BATAM, Penarakyat.com — Menteri Ketenagakerjaan (Menaker) Yassierli menargetkan Program Pemagangan Nasional (MagangHub) 2026 mampu menjangkau seluruh provinsi di Indonesia. Pemerintah berkomitmen agar kesempatan kerja bagi lulusan muda tersebar merata dan tidak hanya terkonsentrasi di Pulau Jawa.

​“Kita ingin agar ini tersebar, jadi ada di tiap provinsi. Kita siapkan peta target yang realistis berbasis sektor unggulan dan kapasitas industri daerah,” ujar Yassierli saat meninjau pemagangan di PT Ecogreen Oleochemicals, Batam, Selasa (24/2/2026).

Dorong Perusahaan Luar Jawa Lebih Menarik

​Menaker menjelaskan, tantangan utama saat ini adalah banyaknya peserta yang menumpuk di Pulau Jawa. Untuk itu, pemerintah akan memperkuat ekosistem magang di daerah dengan memperbanyak mitra perusahaan dan mentor berkualitas.

​Melalui platform MagangHub, pemerintah akan memastikan perusahaan di luar Jawa lebih mudah ditemukan dan menarik minat pelamar. Yassierli menekankan bahwa perusahaan juga harus berkomitmen menyediakan pembelajaran terstruktur serta fasilitas pendukung yang memadai bagi peserta.

Industri Sebagai Laboratorium Pencetak Ahli

​Di tempat terpisah, Wakil Menteri Ketenagakerjaan Afriansyah Noor meninjau program serupa di PT Toyota Motor Manufacturing Indonesia (TMMIN), Karawang.

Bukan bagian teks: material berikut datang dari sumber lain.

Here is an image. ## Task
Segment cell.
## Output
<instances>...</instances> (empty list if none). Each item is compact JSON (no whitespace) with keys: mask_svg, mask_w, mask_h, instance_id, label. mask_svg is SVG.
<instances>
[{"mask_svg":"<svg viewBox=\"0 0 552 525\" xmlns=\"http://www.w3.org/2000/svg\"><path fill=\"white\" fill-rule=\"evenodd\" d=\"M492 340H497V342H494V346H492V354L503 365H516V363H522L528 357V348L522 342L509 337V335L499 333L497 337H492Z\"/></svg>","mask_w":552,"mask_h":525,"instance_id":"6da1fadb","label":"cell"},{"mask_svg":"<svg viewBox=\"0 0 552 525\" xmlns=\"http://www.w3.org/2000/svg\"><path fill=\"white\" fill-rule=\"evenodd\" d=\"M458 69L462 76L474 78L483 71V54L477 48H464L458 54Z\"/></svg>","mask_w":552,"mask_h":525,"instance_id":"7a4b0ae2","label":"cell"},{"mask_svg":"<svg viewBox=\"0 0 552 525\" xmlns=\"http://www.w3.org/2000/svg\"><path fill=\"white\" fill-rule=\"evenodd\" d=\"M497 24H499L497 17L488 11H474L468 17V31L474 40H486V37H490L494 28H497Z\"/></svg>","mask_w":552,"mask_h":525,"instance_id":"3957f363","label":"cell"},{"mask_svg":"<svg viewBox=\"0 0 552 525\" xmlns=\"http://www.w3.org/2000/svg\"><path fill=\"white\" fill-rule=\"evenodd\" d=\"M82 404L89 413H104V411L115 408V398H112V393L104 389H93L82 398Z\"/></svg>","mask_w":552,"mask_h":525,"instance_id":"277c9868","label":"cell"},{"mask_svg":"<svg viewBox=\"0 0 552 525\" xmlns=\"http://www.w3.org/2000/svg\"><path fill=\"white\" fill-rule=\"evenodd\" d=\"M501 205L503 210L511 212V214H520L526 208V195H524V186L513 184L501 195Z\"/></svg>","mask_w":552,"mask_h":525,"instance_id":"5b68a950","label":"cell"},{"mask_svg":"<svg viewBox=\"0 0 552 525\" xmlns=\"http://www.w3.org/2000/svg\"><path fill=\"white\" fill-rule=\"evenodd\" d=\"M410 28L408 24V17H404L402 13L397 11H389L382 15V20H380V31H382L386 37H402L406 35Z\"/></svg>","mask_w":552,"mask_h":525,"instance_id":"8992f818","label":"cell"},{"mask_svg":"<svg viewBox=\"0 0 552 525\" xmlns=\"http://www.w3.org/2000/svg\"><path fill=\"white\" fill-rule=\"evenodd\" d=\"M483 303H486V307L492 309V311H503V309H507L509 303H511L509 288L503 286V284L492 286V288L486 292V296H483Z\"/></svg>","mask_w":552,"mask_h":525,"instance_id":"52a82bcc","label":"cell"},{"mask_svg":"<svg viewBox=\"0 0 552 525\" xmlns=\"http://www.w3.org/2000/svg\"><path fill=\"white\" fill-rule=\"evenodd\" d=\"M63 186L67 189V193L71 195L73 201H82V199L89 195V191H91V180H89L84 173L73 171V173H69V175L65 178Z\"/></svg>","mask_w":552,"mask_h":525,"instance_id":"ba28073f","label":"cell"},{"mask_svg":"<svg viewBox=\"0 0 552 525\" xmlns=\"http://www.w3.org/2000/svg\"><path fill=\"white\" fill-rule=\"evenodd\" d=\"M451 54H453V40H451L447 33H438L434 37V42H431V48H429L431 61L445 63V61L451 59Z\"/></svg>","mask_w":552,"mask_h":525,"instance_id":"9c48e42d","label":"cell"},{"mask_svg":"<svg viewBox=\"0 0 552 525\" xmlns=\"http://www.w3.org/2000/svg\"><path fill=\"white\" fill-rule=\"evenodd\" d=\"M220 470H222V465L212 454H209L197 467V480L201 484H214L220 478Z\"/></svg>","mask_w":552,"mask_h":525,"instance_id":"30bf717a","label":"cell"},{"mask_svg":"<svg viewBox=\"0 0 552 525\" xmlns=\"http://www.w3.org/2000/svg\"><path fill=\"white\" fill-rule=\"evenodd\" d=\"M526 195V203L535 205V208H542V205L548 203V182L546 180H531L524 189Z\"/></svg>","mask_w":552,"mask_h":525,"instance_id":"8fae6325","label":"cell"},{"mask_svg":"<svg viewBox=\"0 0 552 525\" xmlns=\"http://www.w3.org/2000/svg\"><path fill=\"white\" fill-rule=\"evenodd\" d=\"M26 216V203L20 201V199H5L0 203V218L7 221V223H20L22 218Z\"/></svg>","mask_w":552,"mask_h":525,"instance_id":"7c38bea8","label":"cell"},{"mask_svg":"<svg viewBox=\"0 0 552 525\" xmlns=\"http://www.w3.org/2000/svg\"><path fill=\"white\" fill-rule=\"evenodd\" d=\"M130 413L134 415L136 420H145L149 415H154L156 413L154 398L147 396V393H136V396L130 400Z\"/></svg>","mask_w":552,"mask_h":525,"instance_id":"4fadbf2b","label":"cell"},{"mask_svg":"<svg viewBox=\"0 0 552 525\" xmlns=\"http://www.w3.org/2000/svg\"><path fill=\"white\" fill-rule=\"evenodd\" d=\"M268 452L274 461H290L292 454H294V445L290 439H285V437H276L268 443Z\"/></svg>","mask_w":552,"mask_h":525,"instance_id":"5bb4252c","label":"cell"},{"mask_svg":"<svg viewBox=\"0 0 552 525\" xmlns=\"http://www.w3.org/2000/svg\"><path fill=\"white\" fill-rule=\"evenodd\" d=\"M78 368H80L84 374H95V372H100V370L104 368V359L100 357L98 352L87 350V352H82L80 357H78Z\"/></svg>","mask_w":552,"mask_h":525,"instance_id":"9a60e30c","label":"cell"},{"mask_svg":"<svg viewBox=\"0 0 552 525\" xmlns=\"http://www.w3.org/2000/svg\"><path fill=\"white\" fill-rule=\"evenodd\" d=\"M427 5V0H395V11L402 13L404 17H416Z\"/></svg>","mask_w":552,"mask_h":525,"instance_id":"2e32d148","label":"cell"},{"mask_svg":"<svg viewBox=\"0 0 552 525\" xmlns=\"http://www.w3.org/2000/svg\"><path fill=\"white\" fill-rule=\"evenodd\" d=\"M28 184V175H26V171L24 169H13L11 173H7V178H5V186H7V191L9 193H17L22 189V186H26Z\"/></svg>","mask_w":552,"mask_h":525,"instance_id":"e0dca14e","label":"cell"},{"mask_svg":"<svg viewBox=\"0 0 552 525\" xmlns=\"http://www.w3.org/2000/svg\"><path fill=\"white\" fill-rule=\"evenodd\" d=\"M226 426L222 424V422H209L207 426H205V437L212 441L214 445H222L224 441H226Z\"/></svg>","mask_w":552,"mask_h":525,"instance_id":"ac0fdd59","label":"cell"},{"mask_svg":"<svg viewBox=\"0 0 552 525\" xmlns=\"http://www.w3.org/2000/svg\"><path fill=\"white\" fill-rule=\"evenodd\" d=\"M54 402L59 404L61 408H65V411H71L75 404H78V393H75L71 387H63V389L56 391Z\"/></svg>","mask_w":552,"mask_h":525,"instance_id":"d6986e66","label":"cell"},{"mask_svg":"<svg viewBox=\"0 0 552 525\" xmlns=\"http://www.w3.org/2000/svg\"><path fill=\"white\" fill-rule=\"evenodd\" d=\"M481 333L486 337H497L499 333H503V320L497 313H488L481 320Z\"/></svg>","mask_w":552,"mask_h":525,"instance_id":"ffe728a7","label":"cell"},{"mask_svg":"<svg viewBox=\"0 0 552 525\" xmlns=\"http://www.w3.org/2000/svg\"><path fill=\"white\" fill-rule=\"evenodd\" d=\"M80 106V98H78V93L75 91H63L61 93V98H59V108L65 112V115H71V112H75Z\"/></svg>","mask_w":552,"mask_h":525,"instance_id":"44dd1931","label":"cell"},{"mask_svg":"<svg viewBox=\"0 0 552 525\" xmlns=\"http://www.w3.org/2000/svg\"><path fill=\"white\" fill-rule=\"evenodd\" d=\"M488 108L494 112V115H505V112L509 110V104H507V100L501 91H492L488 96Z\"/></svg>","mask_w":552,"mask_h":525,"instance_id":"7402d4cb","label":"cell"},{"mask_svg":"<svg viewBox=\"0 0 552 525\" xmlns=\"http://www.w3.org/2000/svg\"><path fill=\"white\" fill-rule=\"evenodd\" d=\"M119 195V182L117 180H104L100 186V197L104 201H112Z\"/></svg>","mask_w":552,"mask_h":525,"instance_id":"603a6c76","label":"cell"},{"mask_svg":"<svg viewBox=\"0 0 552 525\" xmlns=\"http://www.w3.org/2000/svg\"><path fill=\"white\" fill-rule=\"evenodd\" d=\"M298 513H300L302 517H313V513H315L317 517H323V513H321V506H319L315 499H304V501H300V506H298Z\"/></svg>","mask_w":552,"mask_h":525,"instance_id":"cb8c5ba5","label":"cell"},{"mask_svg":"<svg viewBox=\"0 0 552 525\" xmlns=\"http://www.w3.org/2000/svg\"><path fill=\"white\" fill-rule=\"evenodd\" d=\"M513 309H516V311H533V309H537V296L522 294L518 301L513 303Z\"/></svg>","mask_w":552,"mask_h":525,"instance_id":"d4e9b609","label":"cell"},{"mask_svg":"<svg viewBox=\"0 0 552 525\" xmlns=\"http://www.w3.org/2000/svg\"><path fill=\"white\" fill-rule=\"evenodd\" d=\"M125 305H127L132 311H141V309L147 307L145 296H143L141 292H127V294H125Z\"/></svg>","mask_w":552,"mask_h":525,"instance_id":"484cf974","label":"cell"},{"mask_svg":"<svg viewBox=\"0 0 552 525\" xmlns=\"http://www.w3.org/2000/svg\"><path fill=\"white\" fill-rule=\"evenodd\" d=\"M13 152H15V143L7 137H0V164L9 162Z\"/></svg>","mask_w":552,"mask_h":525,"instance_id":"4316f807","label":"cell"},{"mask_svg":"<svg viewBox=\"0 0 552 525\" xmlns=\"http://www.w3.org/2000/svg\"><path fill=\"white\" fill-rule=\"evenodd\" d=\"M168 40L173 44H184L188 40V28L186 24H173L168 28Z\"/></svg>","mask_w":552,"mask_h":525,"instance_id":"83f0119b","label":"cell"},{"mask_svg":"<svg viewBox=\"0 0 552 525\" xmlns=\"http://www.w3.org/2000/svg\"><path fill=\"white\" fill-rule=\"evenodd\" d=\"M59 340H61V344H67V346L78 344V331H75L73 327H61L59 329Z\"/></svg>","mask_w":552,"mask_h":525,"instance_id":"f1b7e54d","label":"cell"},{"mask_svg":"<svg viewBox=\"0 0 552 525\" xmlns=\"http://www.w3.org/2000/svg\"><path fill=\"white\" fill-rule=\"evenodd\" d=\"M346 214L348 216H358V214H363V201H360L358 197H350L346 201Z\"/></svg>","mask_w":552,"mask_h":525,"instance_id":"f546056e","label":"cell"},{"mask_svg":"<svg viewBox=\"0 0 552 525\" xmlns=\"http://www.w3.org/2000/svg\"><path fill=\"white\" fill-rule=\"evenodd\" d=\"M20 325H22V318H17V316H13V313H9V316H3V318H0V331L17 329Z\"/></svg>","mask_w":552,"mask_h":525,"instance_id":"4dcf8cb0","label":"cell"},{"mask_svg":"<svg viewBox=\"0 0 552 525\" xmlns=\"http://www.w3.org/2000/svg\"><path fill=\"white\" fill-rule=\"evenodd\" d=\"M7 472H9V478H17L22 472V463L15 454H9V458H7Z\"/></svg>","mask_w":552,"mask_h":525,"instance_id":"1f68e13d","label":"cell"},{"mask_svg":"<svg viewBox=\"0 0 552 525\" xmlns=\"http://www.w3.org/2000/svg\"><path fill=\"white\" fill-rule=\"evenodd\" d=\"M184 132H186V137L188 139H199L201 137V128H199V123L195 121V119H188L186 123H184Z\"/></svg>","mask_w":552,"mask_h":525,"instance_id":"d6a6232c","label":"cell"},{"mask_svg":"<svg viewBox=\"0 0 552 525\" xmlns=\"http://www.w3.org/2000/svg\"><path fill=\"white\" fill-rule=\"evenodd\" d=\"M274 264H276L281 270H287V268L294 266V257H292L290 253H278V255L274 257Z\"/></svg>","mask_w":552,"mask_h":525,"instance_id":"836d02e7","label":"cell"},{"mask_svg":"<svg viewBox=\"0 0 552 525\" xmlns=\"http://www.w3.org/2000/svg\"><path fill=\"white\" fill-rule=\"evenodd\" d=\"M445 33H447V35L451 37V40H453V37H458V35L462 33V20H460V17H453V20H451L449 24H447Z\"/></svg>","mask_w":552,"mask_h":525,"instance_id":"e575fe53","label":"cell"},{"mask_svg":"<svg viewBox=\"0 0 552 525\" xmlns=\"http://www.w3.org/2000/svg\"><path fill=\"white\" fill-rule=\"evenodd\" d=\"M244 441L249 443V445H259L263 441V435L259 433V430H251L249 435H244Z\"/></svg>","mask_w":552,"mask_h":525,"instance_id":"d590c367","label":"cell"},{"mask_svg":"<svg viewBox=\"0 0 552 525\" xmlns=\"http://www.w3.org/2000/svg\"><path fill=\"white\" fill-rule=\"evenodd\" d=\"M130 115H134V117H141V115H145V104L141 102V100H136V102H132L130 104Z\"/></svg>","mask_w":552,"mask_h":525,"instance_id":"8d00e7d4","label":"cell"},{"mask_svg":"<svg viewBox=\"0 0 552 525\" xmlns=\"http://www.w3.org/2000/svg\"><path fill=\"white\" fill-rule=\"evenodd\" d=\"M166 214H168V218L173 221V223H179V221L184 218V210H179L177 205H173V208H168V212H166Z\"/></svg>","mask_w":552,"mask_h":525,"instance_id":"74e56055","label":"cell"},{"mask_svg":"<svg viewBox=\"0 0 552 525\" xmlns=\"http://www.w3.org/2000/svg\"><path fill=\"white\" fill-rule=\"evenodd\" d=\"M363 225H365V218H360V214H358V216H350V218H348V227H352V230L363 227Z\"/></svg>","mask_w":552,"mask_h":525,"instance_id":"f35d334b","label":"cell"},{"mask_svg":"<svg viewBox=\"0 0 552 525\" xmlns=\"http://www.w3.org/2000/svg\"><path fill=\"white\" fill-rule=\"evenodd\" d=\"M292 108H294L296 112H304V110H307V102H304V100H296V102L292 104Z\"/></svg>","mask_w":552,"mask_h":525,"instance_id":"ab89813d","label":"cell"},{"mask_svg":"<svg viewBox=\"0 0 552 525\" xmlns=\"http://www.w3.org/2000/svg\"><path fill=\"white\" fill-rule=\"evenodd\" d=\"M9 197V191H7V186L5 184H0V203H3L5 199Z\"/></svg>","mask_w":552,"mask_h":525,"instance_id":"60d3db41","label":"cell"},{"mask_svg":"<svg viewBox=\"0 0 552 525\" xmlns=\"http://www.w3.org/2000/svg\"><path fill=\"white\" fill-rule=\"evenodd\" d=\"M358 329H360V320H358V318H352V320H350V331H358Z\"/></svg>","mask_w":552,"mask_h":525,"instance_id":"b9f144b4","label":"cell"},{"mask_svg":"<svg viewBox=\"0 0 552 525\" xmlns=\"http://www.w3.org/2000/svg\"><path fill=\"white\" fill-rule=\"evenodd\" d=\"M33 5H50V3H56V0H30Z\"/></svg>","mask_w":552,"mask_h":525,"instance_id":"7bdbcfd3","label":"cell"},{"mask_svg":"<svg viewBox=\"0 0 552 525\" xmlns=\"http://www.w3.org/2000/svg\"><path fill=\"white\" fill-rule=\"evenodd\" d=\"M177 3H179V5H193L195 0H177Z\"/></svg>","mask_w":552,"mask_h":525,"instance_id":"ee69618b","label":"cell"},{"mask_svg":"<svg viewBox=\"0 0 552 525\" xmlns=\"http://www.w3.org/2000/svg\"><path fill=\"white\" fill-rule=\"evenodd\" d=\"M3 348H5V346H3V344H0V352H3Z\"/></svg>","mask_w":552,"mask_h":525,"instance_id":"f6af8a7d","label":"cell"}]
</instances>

Ia menegaskan pentingnya peran industri sebagai tempat pelatihan nyata bagi tenaga kerja.

​“Industri bukan lagi sekadar pemakai tenaga kerja, tapi harus menjadi laboratorium pencetak ahli. Kolaborasi ini sangat penting untuk memangkas jurang antara teori pendidikan dan kebutuhan nyata di pabrik,” tegas Afriansyah.

​Dengan strategi ini, Kemnaker berharap standar pelatihan di perusahaan besar dapat ditiru oleh industri lain di seluruh Indonesia guna menciptakan kompetensi tenaga kerja yang merata secara nasional.